◆ **Required action**
Write the next part of the text about One Health at the Faculty of Veterinary Science, starting after its final sentence.

++++ Document segment

What is One Health?
One Health (OH) is an approach that promotes that concept that animal, environment, and human health are intrinsically linked. That to ensure optimal health, professional within these different spheres must work together, with a trans-disciplinary approach, to tackle different types of health challengers. OH advocates propose that for any intervention within the above mentioned health spheres, there is either a direct or indirect knock on effect in the other health spheres and that a OH approach will help mitigate the negative effects.
By utilizing an OH approach, there is ultimately an improvement in health outcomes that could not be achieved if professional work independently of each other.
One Health at the Faculty of Veterinary Science
At the Faculty of Veterinary Science (FVS) the One Health Platform (OHP) is divided into two main aspects which are teaching and research.
The OH concept and associated skills are taught to undergraduate veterinary students utilising both a theoretical and practical approach. Students are first introduced to the concept in their third year of studies and receive an intensive OH focus module in their fifth year of studies. During their clinical rotations that can experience the OH approach in action through rotations that take them to Hluvukani animal clinic which is situated at the intersection of human-livestock-wildlife interfaces. They also are expose to OH problems through various other clinical rotations.

++++++++
++++ Extracted material

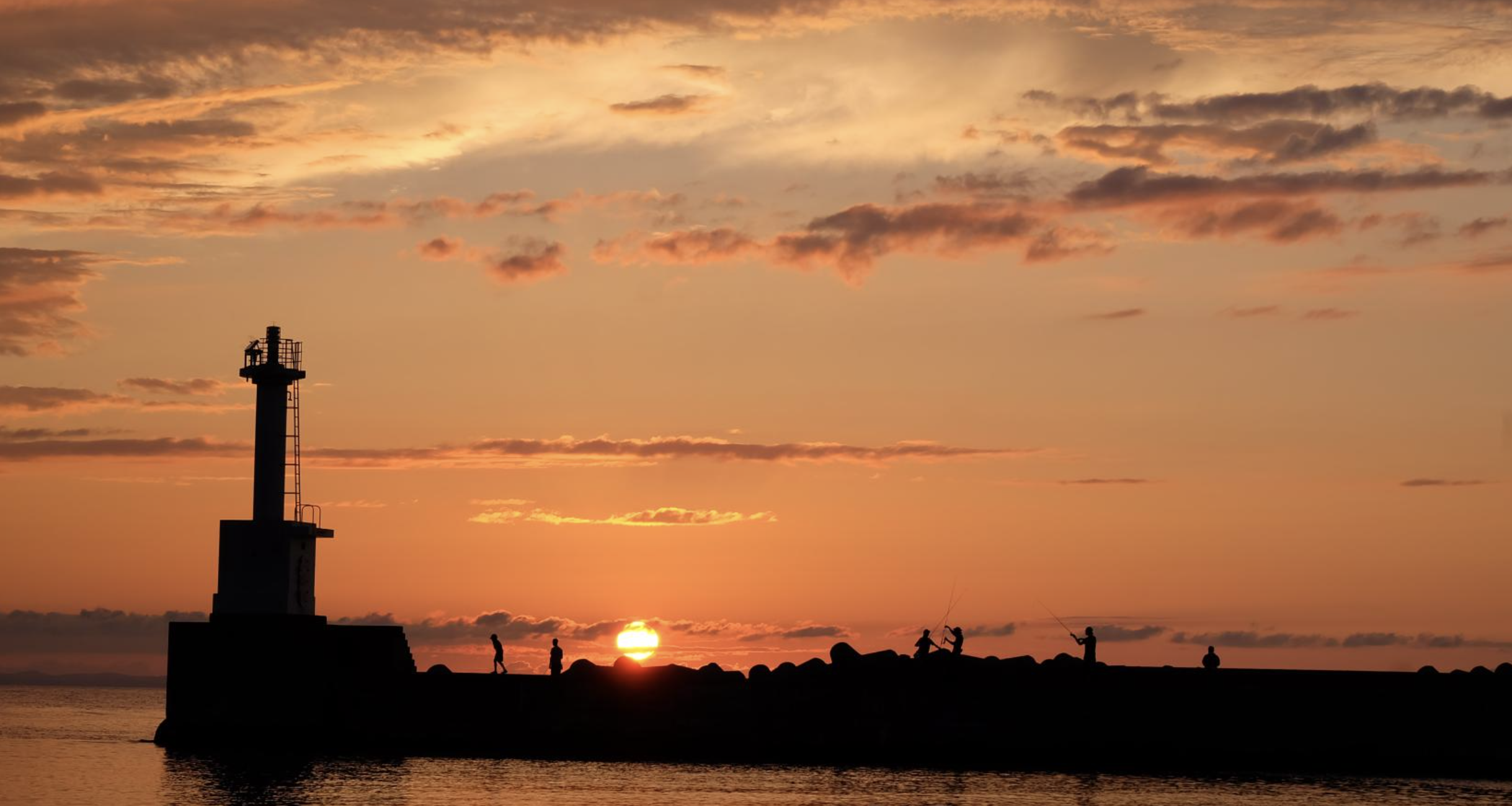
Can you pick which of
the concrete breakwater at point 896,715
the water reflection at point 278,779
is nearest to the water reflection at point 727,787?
the water reflection at point 278,779

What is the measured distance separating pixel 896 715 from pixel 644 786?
7642mm

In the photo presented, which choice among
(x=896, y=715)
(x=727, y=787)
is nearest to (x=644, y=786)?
(x=727, y=787)

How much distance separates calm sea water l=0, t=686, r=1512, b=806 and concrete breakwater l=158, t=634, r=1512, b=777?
0.81m

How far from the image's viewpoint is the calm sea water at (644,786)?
4156cm

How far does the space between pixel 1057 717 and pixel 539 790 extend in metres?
13.6

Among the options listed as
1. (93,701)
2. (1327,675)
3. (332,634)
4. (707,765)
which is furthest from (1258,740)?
(93,701)

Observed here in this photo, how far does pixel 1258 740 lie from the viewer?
152 feet

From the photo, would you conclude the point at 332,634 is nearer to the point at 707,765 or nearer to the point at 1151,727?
the point at 707,765

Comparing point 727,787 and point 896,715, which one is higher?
point 896,715

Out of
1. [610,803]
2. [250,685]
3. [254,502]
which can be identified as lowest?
[610,803]

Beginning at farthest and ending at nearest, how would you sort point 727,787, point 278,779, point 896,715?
point 896,715 → point 278,779 → point 727,787

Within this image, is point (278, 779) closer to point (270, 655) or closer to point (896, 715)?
→ point (270, 655)

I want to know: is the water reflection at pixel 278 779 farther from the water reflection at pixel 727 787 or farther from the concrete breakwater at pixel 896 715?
the concrete breakwater at pixel 896 715

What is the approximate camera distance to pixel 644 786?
4444cm
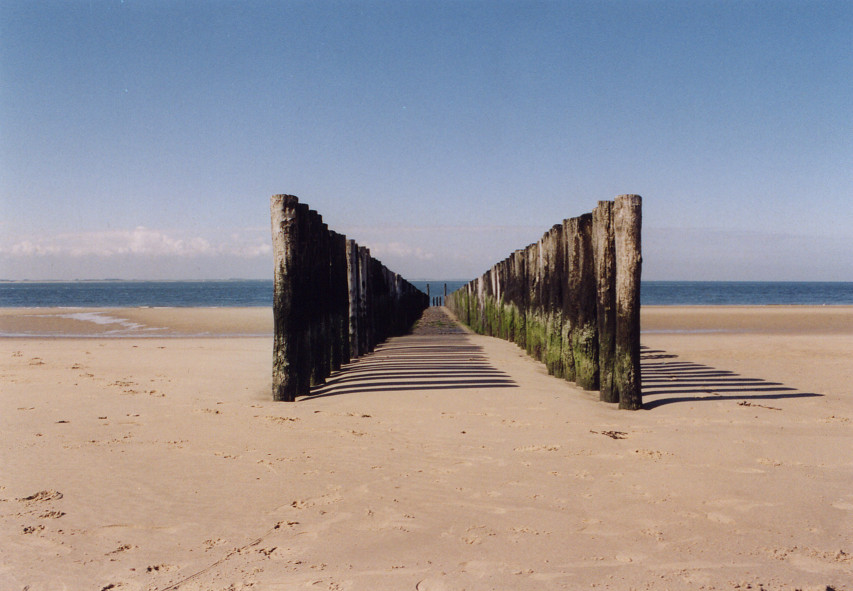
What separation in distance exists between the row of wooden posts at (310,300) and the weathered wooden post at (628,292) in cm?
315

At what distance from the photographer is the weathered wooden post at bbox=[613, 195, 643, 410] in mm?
5676

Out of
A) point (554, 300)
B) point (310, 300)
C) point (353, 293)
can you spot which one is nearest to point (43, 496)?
point (310, 300)

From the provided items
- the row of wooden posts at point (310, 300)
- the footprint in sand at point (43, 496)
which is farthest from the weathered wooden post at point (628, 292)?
the footprint in sand at point (43, 496)

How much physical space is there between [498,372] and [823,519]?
5189 mm

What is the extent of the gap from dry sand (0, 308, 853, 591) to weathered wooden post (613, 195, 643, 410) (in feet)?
1.04

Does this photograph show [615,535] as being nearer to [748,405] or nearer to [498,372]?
[748,405]

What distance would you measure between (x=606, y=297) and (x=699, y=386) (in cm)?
208

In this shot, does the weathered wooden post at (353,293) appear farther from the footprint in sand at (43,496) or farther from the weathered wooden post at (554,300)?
the footprint in sand at (43,496)

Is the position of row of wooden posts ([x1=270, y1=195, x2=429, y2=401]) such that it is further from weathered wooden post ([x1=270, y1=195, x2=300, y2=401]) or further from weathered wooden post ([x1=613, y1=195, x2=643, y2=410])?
weathered wooden post ([x1=613, y1=195, x2=643, y2=410])

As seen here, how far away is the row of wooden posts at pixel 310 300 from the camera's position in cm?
618

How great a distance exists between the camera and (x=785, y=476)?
151 inches

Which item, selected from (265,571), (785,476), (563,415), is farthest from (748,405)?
(265,571)

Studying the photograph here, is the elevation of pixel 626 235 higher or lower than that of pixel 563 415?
higher

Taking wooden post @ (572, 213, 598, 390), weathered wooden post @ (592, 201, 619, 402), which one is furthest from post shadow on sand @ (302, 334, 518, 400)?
weathered wooden post @ (592, 201, 619, 402)
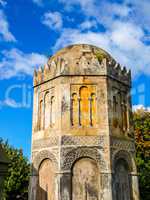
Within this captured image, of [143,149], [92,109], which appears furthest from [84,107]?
[143,149]

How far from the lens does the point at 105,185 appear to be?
42.6 feet

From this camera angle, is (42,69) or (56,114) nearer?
(56,114)

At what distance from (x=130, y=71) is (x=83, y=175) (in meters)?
7.39

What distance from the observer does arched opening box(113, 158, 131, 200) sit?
45.0 ft

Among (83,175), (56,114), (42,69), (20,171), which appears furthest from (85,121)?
(20,171)

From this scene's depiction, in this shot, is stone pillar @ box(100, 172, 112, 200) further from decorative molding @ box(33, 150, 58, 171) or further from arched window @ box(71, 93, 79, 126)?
arched window @ box(71, 93, 79, 126)

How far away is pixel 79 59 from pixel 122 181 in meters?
7.08

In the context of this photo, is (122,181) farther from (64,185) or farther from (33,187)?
(33,187)

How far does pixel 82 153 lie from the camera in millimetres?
13625

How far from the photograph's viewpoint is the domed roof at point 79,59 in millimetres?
14805

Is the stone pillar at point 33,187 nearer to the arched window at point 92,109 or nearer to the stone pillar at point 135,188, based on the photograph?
the arched window at point 92,109

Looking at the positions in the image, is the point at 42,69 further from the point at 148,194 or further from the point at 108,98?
the point at 148,194

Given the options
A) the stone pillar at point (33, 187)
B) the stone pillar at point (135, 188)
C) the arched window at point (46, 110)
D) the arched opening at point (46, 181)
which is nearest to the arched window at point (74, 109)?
the arched window at point (46, 110)

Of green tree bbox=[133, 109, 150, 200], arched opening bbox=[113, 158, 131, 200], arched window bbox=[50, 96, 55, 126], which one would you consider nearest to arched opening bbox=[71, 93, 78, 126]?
arched window bbox=[50, 96, 55, 126]
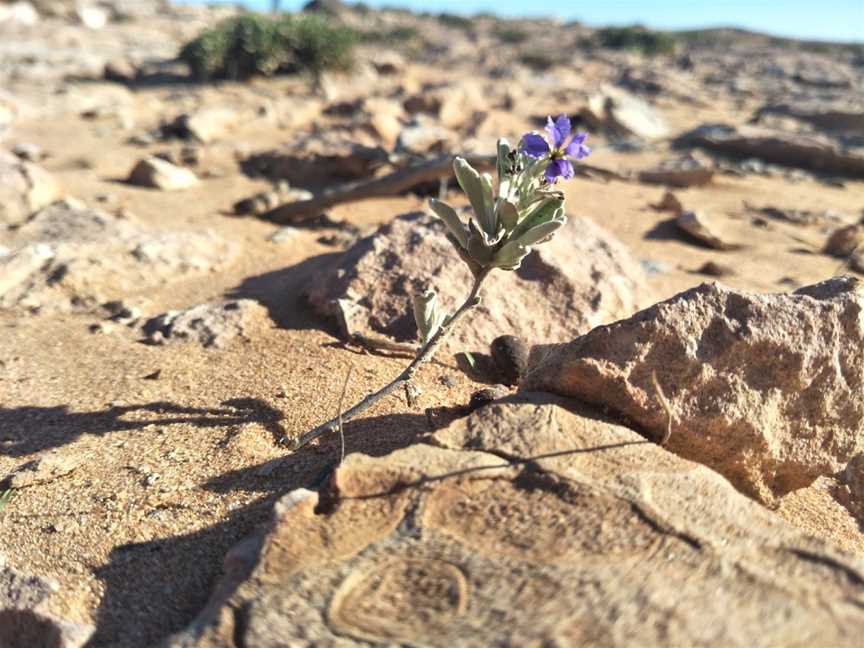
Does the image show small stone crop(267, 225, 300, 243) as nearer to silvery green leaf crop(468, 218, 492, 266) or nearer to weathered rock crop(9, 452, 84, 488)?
weathered rock crop(9, 452, 84, 488)

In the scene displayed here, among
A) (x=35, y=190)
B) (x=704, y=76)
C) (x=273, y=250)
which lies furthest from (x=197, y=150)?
(x=704, y=76)

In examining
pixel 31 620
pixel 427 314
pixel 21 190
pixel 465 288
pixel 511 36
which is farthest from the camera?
pixel 511 36

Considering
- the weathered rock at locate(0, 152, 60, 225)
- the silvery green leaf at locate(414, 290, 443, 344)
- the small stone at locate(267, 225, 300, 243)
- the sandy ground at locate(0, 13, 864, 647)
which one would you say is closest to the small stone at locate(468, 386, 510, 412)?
the sandy ground at locate(0, 13, 864, 647)

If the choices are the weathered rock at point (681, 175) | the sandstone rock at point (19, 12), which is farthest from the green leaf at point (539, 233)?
the sandstone rock at point (19, 12)

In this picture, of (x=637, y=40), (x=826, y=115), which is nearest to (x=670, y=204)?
(x=826, y=115)

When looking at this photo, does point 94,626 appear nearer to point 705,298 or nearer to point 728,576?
point 728,576

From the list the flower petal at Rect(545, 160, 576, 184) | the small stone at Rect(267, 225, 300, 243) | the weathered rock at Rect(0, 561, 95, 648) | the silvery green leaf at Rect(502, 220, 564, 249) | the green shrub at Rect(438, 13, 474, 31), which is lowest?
the weathered rock at Rect(0, 561, 95, 648)

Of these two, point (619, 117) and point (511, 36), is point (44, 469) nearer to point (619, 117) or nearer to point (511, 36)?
point (619, 117)
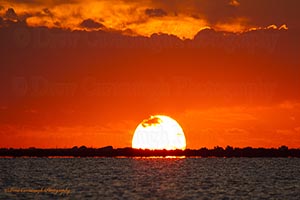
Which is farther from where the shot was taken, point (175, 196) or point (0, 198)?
point (175, 196)

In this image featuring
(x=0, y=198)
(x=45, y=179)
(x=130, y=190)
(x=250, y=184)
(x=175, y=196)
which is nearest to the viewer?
(x=0, y=198)

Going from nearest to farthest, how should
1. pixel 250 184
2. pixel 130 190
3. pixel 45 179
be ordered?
1. pixel 130 190
2. pixel 250 184
3. pixel 45 179

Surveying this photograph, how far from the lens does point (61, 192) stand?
89.1 m

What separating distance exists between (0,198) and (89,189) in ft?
56.1

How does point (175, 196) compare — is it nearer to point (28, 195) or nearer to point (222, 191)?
point (222, 191)

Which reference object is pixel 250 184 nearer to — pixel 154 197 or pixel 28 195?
pixel 154 197

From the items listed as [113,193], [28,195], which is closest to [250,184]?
[113,193]

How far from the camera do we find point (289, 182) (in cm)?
11644

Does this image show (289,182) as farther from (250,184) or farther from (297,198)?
(297,198)

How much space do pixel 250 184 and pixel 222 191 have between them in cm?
1547

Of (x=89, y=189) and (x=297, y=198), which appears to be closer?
(x=297, y=198)

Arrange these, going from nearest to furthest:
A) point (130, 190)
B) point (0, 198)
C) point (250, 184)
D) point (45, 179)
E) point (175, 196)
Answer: point (0, 198), point (175, 196), point (130, 190), point (250, 184), point (45, 179)

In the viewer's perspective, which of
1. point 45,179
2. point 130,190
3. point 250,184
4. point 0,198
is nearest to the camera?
point 0,198

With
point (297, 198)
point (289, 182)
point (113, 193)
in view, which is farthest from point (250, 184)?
point (113, 193)
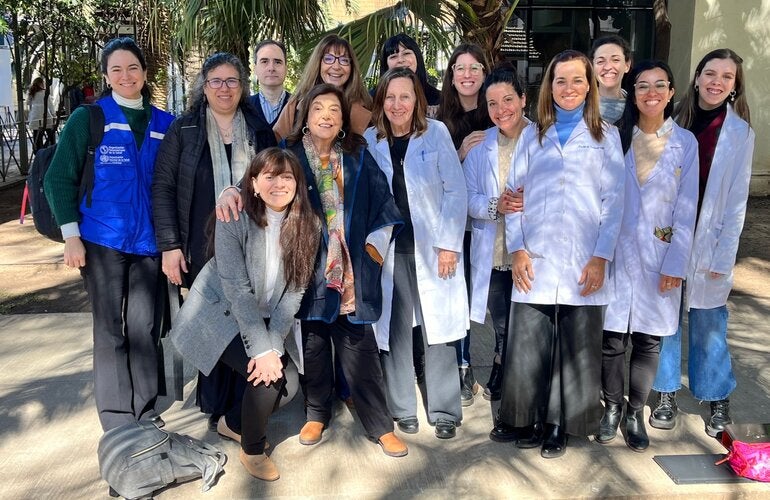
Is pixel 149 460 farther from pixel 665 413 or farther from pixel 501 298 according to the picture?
pixel 665 413

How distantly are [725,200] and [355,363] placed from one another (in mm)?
2001

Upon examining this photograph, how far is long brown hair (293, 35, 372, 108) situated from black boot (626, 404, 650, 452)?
6.99 feet

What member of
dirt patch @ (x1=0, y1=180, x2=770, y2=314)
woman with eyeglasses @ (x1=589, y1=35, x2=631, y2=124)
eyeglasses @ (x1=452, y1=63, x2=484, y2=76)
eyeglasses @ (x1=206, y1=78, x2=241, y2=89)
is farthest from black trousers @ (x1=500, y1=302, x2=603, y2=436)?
dirt patch @ (x1=0, y1=180, x2=770, y2=314)

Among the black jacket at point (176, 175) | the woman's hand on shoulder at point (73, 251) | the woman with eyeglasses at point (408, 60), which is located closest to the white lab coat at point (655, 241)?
the woman with eyeglasses at point (408, 60)

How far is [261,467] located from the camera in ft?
11.5

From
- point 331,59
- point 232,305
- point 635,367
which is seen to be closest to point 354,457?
point 232,305

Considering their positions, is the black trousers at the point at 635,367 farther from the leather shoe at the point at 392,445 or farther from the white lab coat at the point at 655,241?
the leather shoe at the point at 392,445

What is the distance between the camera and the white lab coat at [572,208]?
357 cm

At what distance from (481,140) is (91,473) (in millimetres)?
2509

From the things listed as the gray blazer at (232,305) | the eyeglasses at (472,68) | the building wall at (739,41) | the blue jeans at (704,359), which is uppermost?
the building wall at (739,41)

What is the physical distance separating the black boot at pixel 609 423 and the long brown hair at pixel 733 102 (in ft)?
4.95

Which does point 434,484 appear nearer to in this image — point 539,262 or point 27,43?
point 539,262

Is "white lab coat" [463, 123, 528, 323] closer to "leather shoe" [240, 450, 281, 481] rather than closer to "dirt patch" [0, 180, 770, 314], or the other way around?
"leather shoe" [240, 450, 281, 481]

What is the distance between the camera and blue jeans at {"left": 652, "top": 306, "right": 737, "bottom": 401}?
400 centimetres
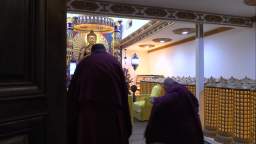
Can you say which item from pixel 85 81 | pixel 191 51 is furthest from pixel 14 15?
pixel 191 51

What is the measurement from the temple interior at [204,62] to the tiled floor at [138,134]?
335 millimetres

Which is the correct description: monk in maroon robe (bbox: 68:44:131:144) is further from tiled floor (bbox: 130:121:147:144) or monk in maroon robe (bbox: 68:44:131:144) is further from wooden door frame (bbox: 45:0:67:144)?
tiled floor (bbox: 130:121:147:144)

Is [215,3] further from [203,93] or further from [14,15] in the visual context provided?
[14,15]

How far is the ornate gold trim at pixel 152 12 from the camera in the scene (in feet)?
14.5

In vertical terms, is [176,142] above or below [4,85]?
below

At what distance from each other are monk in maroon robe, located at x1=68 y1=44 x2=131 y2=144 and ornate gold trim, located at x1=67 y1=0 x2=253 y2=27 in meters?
2.82

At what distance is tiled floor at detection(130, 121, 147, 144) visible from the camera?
5.06 metres

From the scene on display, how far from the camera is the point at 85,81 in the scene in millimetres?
1652

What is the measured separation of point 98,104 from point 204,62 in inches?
249

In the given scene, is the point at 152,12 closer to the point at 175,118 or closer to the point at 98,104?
the point at 175,118

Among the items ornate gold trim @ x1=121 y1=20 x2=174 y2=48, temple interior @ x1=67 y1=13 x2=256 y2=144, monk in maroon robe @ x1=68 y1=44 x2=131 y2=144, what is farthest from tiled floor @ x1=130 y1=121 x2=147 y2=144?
monk in maroon robe @ x1=68 y1=44 x2=131 y2=144

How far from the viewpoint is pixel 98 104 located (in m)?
1.66

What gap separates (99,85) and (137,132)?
438cm

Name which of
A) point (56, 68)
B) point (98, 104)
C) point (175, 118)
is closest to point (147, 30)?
point (175, 118)
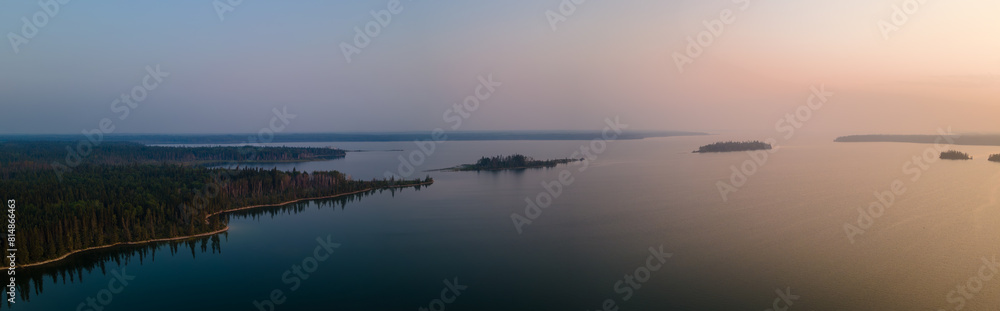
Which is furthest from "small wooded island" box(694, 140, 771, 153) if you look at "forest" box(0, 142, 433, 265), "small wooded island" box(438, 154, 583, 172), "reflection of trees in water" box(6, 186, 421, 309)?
"reflection of trees in water" box(6, 186, 421, 309)

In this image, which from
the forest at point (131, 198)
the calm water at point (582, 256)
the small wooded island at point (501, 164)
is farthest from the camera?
the small wooded island at point (501, 164)

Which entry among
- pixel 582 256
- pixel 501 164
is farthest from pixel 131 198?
pixel 501 164

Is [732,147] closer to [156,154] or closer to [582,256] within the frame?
[582,256]

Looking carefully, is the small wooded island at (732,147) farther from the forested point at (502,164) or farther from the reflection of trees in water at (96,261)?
the reflection of trees in water at (96,261)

++++++++

◆ **Output for this exercise**
For postgraduate studies the FVS offers a MSc in Tropical Animal Health in collaboration with ITM. The program weaves the OH approach throughout the course, ensuring students understand and gain skills to implement the OH approach into daily activities. Students taking part in this program are brought together in person to evaluate the Mnisi Community Program (MCP) and different OH problem that arise.
The OHP provides both training and infrastructure support for researchers.
The Hans Hoheisen Wildlife Research Station (HHWRS) and MCP provides various infrastructure such as laboratories, animal holding facilities and housing along with long standing trust with local communities in a conservation area. This makes it an ideal place for both short-term and long-term research project, with support and local knowledge to ensure a smooth research journey
At the FVS campus based in Pretoria, various project researching different OH problems are ongoing. These range from zoonotic disease to anti-microbial resistance.